◆ **Collected material**

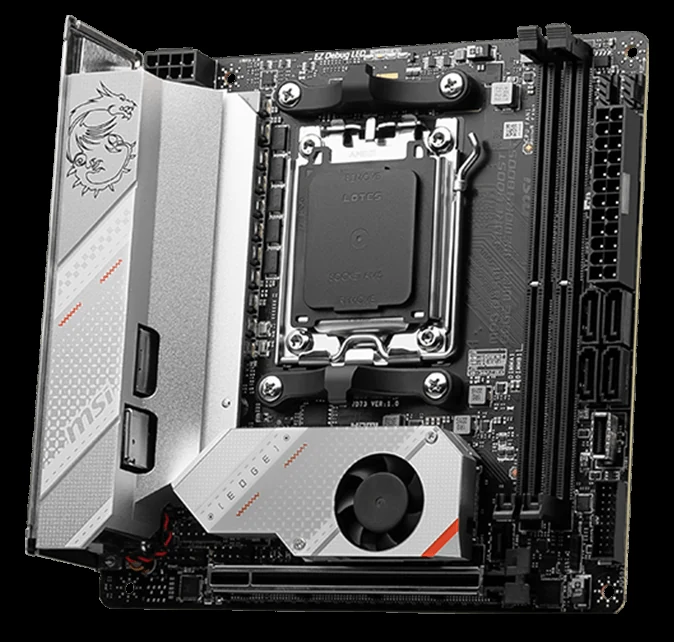 Mainboard MSI MPG B650I EDGE WIFI DDR5 - NEW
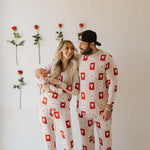 Love Day | Women's Bamboo Pajama | Milk & Baby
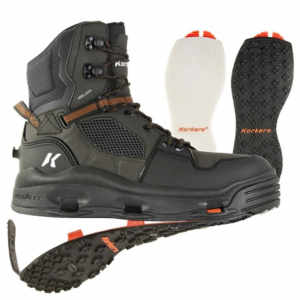 Image of Korkers Terror Ridge Wading Boot 15 Felt & Kling-On Soles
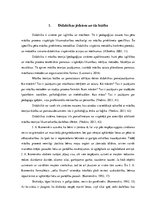 Diplomdarbs 'Didaktisko rotaļu nozīme adaptācijas periodā (pirmajā klasē) bērniem ar viegliem', 10.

◆ **What to work on**
Keep every word of the data as it is when you write it out, but drop the pictures.

◆ **Result for this exercise**
 Mainboard MSI MPG B650I EDGE WIFI DDR5 - NEW
 Love Day | Women's Bamboo Pajama | Milk & Baby
 Image of Korkers Terror Ridge Wading Boot 15 Felt & Kling-On Soles
 Diplomdarbs 'Didaktisko rotaļu nozīme adaptācijas periodā (pirmajā klasē) bērniem ar viegliem', 10.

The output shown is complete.